Shein sued Temu. Temu sued Shein. The war over fast fashion is heating up.

Tech

To take a step back: Shein doesn’t operate like traditional consumer brands. Instead of owning factories that make products for it exclusively, the company works with a vast network of independent Chinese factories. Most times, these factories create the designs, manufacture the products, and sell them to Shein, entrusting the platform to deal with other processes, like listing, customer service, and shipping. 

Shein offers these suppliers a steady stream of overseas orders. In exchange, it buys the products at very low prices and requests that the suppliers remain loyal to the brand. “As the dominant ultra-fast-fashion retailer, Shein knows that manufacturers need Shein’s volume and its access to the US market and it is, therefore, able to coerce manufacturers into arrangements that force manufacturers not to do business with Temu,” says Temu’s filing. 

This has apparently created a big headache for Temu. The new player’s business model seeks to replicate the success of Shein’s in many ways. Both have capitalized on cheap international shipping, China’s strong manufacturing capacity, and, crucially, the supply chain that Shein pioneered.

For a while, the companies differentiated themselves by the kind of products they sold: Shein is more about apparel, while Temu is more about household products. But each platform is now looking at the other’s primary product lines too, making the companies more direct competitors—meaning that they are going after the same suppliers.

Since both of them rely heavily on maintaining an expansive network of low-cost suppliers, it would be devastating if one platform—especially the more established one—forced producers to choose between the two. This is essentially what Temu is accusing Shein of doing.

(To be fair, Temu itself is no stranger to accusations of coercion against suppliers. Many Chinese sellers have complained that the platform forces them to accept extremely low prices or arbitrarily ends their business when it finds a cheaper supplier.) 

Historically, exclusivity agreements have not been uncommon in Chinese tech fights.

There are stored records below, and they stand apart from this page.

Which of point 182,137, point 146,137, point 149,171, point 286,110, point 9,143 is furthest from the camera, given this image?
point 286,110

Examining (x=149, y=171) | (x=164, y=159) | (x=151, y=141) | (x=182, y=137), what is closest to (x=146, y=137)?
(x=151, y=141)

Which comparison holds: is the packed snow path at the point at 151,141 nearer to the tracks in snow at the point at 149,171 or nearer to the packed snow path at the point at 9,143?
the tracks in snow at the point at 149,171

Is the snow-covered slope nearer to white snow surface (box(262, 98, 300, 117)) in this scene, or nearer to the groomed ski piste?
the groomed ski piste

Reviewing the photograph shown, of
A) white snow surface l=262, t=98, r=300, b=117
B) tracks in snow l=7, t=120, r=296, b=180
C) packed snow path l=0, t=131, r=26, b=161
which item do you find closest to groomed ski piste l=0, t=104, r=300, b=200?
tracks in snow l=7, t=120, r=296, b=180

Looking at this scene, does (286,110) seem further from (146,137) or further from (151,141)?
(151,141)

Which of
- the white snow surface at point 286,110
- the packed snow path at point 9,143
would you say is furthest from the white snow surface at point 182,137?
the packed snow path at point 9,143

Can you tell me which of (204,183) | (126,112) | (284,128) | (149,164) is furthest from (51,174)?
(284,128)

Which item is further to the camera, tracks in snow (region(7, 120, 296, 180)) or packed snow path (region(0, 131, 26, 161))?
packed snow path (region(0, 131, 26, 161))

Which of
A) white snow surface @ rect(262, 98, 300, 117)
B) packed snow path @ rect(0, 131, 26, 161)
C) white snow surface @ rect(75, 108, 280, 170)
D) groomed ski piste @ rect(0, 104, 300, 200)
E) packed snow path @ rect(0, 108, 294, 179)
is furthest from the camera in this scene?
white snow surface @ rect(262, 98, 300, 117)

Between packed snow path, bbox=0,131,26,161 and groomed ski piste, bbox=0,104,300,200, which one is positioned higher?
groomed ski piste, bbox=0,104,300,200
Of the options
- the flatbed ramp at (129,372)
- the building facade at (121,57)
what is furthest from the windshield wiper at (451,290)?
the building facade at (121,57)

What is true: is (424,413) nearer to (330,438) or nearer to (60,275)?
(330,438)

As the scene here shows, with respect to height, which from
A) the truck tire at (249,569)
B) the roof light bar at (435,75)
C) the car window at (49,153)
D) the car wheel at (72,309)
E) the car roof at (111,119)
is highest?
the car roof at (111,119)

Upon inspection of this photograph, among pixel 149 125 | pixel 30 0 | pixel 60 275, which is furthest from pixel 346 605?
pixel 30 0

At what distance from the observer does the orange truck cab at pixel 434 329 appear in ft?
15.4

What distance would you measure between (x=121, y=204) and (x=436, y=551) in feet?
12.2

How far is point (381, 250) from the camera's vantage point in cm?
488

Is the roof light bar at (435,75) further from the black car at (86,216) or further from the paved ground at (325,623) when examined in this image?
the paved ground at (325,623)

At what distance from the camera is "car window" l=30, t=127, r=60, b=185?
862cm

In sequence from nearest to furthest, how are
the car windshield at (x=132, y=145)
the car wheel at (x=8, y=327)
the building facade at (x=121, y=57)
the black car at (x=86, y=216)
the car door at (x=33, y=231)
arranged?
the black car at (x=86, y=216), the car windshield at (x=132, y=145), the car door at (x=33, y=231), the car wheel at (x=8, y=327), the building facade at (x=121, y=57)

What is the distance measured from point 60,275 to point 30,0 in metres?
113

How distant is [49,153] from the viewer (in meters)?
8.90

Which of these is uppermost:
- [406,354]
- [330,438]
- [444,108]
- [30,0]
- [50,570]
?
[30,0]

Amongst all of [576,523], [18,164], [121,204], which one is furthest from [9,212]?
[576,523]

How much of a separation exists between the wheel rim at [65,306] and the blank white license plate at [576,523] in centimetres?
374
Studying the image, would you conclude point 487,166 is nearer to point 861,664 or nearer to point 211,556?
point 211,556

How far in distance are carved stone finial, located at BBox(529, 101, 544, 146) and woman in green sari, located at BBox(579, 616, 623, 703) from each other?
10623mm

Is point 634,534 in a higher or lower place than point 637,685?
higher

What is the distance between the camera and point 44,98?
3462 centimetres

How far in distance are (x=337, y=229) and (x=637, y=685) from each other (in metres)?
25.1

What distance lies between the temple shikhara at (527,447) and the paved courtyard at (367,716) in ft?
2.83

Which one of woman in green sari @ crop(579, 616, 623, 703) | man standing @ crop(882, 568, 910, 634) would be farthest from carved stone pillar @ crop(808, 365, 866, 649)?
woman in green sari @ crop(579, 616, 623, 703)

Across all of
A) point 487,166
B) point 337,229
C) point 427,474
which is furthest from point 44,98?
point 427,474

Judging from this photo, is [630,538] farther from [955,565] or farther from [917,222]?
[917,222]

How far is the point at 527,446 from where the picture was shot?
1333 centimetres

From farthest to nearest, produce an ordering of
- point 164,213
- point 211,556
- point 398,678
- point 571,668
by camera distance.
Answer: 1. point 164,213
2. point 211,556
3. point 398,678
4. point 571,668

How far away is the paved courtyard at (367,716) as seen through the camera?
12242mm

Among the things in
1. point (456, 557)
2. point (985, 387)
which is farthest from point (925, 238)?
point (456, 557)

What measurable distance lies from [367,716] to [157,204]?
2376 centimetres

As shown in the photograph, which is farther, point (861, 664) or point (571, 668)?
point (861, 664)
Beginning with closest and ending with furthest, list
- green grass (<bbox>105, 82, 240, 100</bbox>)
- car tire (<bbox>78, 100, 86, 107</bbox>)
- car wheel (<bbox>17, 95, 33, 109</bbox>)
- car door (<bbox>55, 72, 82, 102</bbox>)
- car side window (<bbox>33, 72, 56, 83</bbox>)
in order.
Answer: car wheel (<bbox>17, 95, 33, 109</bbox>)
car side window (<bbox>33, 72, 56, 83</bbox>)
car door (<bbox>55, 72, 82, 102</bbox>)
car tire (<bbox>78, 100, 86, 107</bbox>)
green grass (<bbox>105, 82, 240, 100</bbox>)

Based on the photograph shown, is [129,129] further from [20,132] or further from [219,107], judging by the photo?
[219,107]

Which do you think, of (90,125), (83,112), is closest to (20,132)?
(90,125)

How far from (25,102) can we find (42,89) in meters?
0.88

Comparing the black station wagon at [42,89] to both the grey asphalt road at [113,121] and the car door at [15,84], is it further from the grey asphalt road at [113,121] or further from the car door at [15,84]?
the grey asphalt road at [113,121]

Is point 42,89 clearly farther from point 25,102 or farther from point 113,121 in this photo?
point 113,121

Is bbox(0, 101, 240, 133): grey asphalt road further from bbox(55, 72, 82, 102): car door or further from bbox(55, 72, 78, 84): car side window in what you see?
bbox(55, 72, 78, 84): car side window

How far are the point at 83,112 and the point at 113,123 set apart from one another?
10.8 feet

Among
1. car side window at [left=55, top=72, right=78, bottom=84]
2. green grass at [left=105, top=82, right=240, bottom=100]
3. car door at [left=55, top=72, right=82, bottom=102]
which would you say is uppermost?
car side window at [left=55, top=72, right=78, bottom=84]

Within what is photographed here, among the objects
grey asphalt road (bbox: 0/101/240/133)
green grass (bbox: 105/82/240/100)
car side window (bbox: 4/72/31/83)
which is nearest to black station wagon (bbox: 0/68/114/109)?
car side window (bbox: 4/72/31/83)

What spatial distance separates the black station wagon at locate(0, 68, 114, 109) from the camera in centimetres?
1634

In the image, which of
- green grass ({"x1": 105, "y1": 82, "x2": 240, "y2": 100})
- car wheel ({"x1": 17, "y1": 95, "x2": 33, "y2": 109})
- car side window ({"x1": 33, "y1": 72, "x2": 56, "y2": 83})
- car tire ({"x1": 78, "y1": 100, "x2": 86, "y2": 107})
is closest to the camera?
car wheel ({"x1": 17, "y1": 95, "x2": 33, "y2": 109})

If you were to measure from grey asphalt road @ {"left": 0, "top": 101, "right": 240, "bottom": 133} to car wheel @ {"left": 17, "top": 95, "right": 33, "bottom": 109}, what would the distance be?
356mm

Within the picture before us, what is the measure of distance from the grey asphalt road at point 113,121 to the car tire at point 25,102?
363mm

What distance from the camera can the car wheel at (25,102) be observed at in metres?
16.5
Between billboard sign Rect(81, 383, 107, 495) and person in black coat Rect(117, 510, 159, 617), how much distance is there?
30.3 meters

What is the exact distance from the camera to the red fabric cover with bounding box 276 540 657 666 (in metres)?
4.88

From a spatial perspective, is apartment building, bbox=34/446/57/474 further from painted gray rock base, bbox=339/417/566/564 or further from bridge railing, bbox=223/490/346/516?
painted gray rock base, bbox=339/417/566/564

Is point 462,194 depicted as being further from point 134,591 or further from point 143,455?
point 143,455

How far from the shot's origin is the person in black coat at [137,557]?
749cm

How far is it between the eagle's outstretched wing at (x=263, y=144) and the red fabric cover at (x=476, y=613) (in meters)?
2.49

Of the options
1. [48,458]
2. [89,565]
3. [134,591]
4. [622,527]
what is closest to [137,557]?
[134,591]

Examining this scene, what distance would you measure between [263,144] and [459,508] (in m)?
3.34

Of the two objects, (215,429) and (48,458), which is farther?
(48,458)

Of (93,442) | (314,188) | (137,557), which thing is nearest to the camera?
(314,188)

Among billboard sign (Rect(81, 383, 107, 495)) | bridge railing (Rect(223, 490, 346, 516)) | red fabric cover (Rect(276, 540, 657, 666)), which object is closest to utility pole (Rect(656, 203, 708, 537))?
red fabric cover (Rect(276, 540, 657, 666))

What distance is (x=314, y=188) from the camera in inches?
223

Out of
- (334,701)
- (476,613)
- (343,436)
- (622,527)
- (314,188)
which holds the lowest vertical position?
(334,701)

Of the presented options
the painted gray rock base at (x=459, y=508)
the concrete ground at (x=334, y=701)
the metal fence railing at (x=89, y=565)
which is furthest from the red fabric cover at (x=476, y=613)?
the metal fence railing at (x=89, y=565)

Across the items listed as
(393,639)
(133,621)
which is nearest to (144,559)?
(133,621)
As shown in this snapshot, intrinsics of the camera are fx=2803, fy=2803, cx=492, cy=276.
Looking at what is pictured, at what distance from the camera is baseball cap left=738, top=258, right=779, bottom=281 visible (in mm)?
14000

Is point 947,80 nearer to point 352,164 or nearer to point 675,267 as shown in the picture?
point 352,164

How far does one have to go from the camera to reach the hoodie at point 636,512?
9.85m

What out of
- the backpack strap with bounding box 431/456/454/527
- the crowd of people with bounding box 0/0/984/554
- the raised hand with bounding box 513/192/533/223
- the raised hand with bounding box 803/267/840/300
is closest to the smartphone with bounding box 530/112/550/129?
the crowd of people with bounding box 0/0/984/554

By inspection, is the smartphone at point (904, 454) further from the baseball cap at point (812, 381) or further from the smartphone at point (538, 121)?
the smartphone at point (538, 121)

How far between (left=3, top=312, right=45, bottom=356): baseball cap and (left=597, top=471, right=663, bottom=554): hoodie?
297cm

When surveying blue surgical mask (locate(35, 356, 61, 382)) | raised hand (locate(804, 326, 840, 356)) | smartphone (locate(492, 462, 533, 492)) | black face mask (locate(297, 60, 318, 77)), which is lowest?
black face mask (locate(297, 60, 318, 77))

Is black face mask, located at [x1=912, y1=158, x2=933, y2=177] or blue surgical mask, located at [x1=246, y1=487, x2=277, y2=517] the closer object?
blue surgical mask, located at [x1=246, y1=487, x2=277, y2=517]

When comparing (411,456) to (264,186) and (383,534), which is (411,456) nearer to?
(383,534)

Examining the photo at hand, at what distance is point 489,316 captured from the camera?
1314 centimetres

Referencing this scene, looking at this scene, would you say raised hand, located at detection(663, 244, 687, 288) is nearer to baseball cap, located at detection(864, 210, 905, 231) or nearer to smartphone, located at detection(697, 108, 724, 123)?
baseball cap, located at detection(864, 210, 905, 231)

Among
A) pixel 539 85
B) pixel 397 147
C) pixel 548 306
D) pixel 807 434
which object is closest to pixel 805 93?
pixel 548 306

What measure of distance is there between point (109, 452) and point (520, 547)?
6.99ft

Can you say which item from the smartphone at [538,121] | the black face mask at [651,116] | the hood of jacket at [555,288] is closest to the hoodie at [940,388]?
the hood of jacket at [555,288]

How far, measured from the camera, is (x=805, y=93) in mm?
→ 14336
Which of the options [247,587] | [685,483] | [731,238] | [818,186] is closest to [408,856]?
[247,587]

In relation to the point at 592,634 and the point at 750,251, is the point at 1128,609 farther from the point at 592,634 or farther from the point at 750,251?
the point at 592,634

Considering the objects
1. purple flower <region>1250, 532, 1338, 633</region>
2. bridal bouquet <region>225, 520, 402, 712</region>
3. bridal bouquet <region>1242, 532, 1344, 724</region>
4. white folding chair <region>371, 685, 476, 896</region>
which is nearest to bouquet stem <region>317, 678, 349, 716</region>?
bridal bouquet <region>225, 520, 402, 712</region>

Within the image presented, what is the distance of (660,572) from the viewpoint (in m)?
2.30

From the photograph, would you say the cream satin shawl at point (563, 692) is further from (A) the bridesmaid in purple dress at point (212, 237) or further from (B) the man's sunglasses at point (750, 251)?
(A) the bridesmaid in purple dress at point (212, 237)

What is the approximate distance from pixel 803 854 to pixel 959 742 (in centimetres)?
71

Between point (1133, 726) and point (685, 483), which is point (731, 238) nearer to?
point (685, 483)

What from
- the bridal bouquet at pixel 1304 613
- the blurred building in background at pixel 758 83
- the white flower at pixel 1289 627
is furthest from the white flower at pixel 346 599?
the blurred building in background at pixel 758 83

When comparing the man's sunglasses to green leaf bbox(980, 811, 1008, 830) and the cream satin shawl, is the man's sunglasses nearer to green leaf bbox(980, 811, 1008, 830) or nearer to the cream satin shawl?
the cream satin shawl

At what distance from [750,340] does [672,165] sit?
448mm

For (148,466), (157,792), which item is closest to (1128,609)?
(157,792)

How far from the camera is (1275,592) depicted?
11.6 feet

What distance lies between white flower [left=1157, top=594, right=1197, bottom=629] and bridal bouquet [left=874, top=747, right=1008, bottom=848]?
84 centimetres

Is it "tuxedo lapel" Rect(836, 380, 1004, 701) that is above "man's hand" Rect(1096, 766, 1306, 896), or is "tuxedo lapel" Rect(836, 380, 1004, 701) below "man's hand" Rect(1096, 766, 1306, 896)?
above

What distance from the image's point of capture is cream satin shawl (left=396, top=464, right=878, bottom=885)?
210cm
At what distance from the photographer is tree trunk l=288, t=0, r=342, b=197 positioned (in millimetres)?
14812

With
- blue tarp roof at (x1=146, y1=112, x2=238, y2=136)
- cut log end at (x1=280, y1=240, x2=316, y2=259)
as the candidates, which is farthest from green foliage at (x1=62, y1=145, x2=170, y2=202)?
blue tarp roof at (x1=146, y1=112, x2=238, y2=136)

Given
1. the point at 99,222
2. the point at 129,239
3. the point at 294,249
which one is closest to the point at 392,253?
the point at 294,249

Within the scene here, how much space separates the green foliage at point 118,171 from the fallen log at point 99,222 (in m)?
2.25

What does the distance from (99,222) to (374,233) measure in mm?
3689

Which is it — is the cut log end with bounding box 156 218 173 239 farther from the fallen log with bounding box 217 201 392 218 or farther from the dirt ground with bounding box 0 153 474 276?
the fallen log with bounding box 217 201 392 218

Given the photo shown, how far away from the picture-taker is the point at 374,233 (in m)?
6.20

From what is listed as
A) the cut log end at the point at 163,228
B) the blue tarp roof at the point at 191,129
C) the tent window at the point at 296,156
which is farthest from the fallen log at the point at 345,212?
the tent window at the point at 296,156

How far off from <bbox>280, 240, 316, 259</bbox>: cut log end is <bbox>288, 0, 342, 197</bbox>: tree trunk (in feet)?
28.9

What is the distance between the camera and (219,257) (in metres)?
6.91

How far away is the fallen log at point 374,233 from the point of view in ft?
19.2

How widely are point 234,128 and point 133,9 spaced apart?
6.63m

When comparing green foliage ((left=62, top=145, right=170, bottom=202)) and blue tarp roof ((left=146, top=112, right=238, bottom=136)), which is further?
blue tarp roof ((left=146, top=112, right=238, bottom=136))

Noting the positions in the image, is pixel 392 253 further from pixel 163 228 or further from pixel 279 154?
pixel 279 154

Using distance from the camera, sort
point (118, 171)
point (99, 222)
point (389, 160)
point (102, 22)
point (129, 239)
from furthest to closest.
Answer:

For more than a decade, companies like Meituan and Alibaba’s Taobao forbade vendors from working with competitor platforms, until the Chinese government explicitly banned such deals in an antitrust push in 2021.

But publicly exposing this practice today in the US doesn’t seem like a wise thing to do, at least in my opinion. The popularity of Shein and Temu has already caught the eyes of politicians and policy experts in Washington, who see them as the next privacy or intellectual-property threat from China. And what they are accusing each other of doing will almost certainly become ammunition for future criticism. In that case, maybe neither of them will be able to survive in the US market.